Conformational Sampling¶
What You Will Learn¶
- Building a conformer search pipeline with RDKit and AIMNet2
- Choosing between
aimnet2(accuracy) andaimnet2_2025(B97-3c speed) for screening - Batch geometry optimization of conformer ensembles
- Boltzmann-weighted population analysis
- Computing dihedral angles for Ramachandran-style analysis
- Managing GPU memory when processing many conformers
Prerequisites¶
- Familiarity with the AIMNet2Calculator API and ASE integration
- Installation:
pip install "aimnet[ase]" rdkit - Basic understanding of conformational analysis in computational chemistry
The Conformer Search Pipeline¶
Conformational sampling follows a generate-optimize-rank workflow:
- Generate candidate conformers with RDKit's ETKDG algorithm (fast, approximate)

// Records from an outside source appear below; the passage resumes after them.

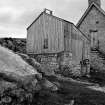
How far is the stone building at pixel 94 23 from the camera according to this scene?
2719 cm

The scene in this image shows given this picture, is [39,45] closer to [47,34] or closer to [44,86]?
→ [47,34]

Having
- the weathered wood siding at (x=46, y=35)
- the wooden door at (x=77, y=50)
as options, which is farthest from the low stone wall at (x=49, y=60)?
the wooden door at (x=77, y=50)

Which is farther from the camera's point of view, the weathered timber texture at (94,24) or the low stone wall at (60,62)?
the weathered timber texture at (94,24)

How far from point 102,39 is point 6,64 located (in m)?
19.0

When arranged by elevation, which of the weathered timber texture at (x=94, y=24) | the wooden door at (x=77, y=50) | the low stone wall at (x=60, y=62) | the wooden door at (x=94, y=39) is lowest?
the low stone wall at (x=60, y=62)

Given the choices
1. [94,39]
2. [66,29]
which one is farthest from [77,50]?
[94,39]

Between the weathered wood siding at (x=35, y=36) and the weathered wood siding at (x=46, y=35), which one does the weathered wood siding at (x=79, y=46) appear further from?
the weathered wood siding at (x=35, y=36)

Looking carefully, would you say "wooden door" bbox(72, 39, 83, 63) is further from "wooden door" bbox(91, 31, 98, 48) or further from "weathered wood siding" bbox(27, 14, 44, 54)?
"wooden door" bbox(91, 31, 98, 48)

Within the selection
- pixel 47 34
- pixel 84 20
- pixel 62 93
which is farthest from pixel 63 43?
pixel 84 20

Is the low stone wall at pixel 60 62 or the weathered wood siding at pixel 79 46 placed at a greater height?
the weathered wood siding at pixel 79 46

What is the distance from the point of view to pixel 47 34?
20.8 metres

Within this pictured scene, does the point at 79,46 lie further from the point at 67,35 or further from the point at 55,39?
the point at 55,39

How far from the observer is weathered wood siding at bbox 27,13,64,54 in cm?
1995

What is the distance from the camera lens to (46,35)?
821 inches
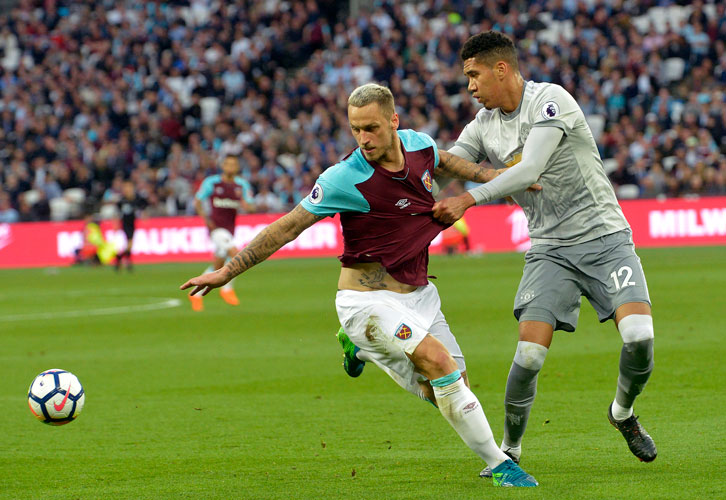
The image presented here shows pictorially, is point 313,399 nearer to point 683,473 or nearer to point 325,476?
point 325,476

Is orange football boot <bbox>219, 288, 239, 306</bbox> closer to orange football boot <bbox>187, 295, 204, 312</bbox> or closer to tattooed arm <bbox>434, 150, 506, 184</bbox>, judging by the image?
orange football boot <bbox>187, 295, 204, 312</bbox>

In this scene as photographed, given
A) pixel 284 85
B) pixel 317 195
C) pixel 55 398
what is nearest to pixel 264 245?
pixel 317 195

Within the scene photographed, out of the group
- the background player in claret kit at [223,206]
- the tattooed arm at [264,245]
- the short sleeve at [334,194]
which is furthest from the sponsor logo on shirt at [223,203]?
the short sleeve at [334,194]

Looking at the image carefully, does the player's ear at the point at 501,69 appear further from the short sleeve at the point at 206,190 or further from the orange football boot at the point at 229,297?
the orange football boot at the point at 229,297

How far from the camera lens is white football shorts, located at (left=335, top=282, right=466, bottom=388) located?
5.66 m

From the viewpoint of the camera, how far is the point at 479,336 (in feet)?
41.5

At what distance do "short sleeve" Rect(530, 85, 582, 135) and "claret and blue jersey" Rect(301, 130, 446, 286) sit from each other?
661 mm

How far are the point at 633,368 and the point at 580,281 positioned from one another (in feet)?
1.83

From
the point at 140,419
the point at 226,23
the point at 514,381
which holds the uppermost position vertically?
the point at 226,23

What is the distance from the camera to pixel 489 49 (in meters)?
6.13

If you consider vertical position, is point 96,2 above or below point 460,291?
above

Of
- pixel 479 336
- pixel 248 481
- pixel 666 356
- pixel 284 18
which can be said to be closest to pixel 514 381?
pixel 248 481

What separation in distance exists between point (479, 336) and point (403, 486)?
280 inches

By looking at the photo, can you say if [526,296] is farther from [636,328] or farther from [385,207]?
[385,207]
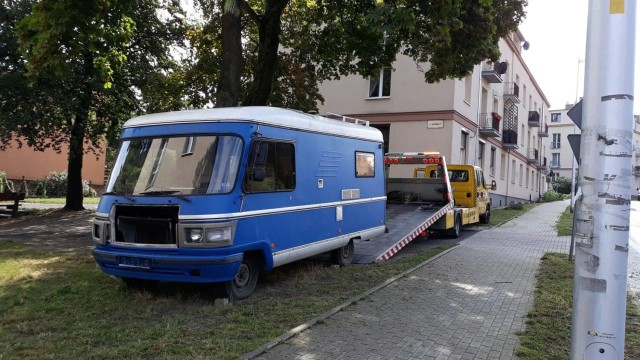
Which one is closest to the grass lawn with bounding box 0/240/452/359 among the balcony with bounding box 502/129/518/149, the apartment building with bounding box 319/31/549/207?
the apartment building with bounding box 319/31/549/207

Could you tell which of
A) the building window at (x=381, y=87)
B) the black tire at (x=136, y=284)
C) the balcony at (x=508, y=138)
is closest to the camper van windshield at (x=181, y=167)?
the black tire at (x=136, y=284)

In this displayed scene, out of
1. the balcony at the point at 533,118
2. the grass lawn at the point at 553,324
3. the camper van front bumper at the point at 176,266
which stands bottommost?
the grass lawn at the point at 553,324

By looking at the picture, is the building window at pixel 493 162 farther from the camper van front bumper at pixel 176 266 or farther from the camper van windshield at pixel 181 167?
the camper van front bumper at pixel 176 266

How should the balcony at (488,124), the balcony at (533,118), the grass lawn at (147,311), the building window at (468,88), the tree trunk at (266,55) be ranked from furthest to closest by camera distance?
the balcony at (533,118) → the balcony at (488,124) → the building window at (468,88) → the tree trunk at (266,55) → the grass lawn at (147,311)

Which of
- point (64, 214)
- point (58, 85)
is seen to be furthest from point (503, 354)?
point (64, 214)

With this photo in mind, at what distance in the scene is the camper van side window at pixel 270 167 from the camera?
6.72 metres

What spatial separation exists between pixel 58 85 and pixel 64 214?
538 centimetres

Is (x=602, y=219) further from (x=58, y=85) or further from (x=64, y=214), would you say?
(x=64, y=214)

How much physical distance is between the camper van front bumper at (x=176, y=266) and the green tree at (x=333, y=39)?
4.73 metres

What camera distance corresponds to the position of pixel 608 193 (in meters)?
3.57

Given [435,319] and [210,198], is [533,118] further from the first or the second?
[210,198]

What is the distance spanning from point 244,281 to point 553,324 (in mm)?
3869

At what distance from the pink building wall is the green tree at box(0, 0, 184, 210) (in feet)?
39.5

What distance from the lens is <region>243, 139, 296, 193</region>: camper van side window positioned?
265 inches
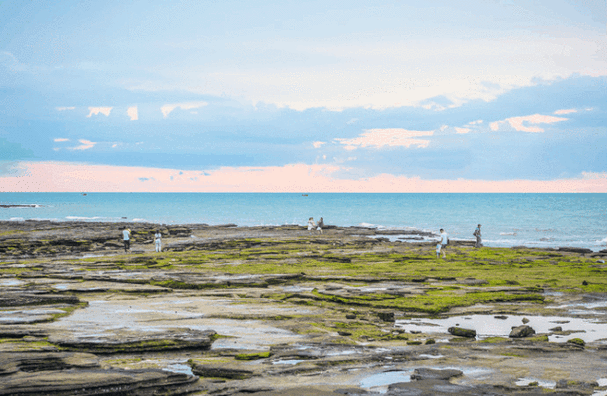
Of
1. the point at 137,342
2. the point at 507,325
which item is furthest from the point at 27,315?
the point at 507,325

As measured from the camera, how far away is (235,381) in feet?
37.6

- Optimize each conformer with AIMNet2 (accurate gradients at ML speed)
- Rank by energy and compute Boltzmann populations
This combines the strengths of each method: RDKit provides broad sampling of conformational space, while AIMNet2 provides near-DFT accuracy for energy ranking at a fraction of the cost.
Model Choice: Speed vs Accuracy¶
| Model | Functional | Relative Speed | Best For |
|---|---|---|---|
aimnet2_2025 |
B97-3c (improved) | Faster | Initial screening, large libraries, many conformers |
aimnet2 |
wB97M-D3 | Baseline | Final ranking, publication-quality results |
!!! tip "Two-stage workflow" For large molecules with many conformers, use aimnet2_2025 to screen and discard high-energy conformers (e.g., > 5 kcal/mol above minimum), then re-optimize the survivors with aimnet2 for final ranking.
Step 1: Generate Conformers with RDKit¶
RDKit's ETKDG (Experimental Torsion Knowledge Distance Geometry) algorithm generates diverse 3D conformers using torsional preferences from experimental crystal structures.
from rdkit import Chem
from rdkit.Chem import AllChem, rdMolDescriptors
# Parse SMILES and add hydrogens
smiles = "CC(=O)NC(C)C(=O)NC" # Alanine dipeptide (Ace-Ala-NMe)
mol = Chem.MolFromSmiles(smiles)
mol = Chem.AddHs(mol)
# Count rotatable bonds to estimate conformational complexity
n_rot = rdMolDescriptors.CalcNumRotatableBonds(mol)
print(f"Rotatable bonds: {n_rot}")
# Generate conformers with ETKDG
params = AllChem.ETKDGv3()
params.randomSeed = 42
params.numThreads = 0 # Use all available CPU cores
params.pruneRmsThresh = 0.5 # Remove near-duplicates (Angstrom RMSD)
n_confs = min(50 * (n_rot + 1), 500) # Scale with flexibility, cap at 500
conf_ids = AllChem.EmbedMultipleConfs(mol, numConfs=n_confs, params=params)
print(f"Generated {len(conf_ids)} conformers")
# Optional: quick MMFF pre-optimization to remove clashes
results = AllChem.MMFFOptimizeMoleculeConfs(mol, numThreads=0, maxIters=200)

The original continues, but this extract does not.